Ela não cederia fácil, mesmo que estivesse tão afim quanto eu estava. Luísa parecia ter princípios e eu suspeitava que nunca fosse colocar sua felicidade acima da dos outros, principalmente se tratando de Letícia.

Era um beco sem saída. Esfreguei as mãos no rosto, me sentindo extremamente frustrado por não conseguir resolver as coisas.

Ao meu lado, senti o celular vibrar e, como se estivesse esperando por ela, me coração disparou. No visor, o nome de Breno aparecia, fazendo com que a adrenalina e a esperança se esvaíssem.

— Cara, você precisa vir pra cá! — A música alta fazia com que eu mal ouvisse o que ele falava.

— Onde você está? — falei, sentando na cama.
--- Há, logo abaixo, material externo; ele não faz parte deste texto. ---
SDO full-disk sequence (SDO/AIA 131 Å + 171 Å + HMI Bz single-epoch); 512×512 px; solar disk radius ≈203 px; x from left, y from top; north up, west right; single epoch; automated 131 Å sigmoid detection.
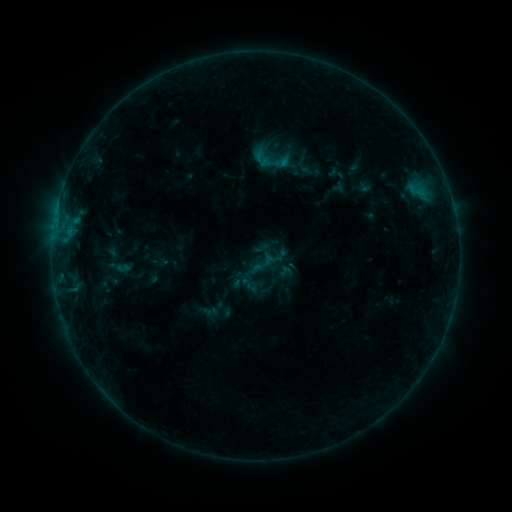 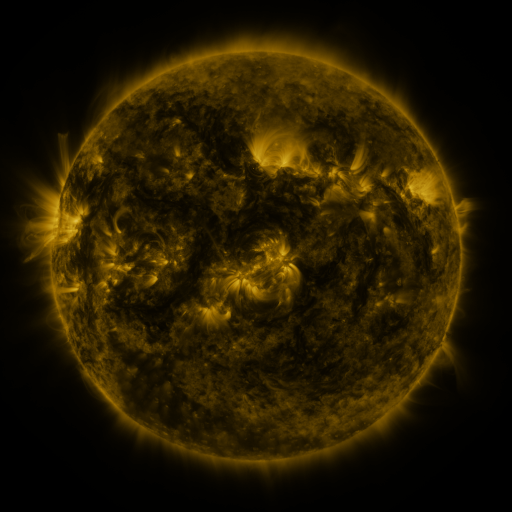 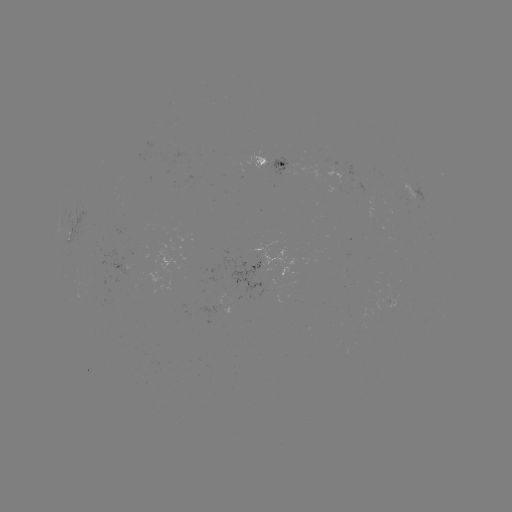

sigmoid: (254, 252, 276, 274)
Na casa do Felipe, todo mundo está aqui! — ele riu, falou alguma coisa com alguém e voltou à atenção ao celular. — Até a Letícia está aqui, chance perfeita para você terminar o que começou ouvi Breno rir e revirei os olhos.

Não esperei Breno falar mais nada. Se Letícia estava lá, provavelmente Luísa também estaria. Desliguei o telefone, troquei de roupa e sai do quarto. Talvez ainda houvesse esperanças de consertar as coisas.

Felipe morava duas ruas abaixo da minha, dentro do mesmo condomínio, portanto não demorou para que eu chegasse no local que, assim como Breno havia dito, estava lotado. Caminhei pela casa esbarrando em algumas pessoas e procurando por Luísa, mas não encontrava a garota em lugar nenhum.

— Se eu soubesse que era só falar na Letícia pra você aparecer, teria ligado antes! — ouvi Breno falar e virei na sua direção. — Ela está lá fora, perto da piscina.

— Ah! — exclamei, tentando parecer interessado na informação. — Ela veio sozinha?

— Acho que sim — ele deu de ombros — pelo menos quando chegou, estava... O que é uma pena, eu esperava ver a Luísa por aqui hoje. — Ele sorriu, cheio de malícia — você sabe... Terminar o que começamos.

Controlei a vontade de dar um soco no meio da cara do meu melhor amigo e sai de perto, sem me importar em responder sobre onde estava indo.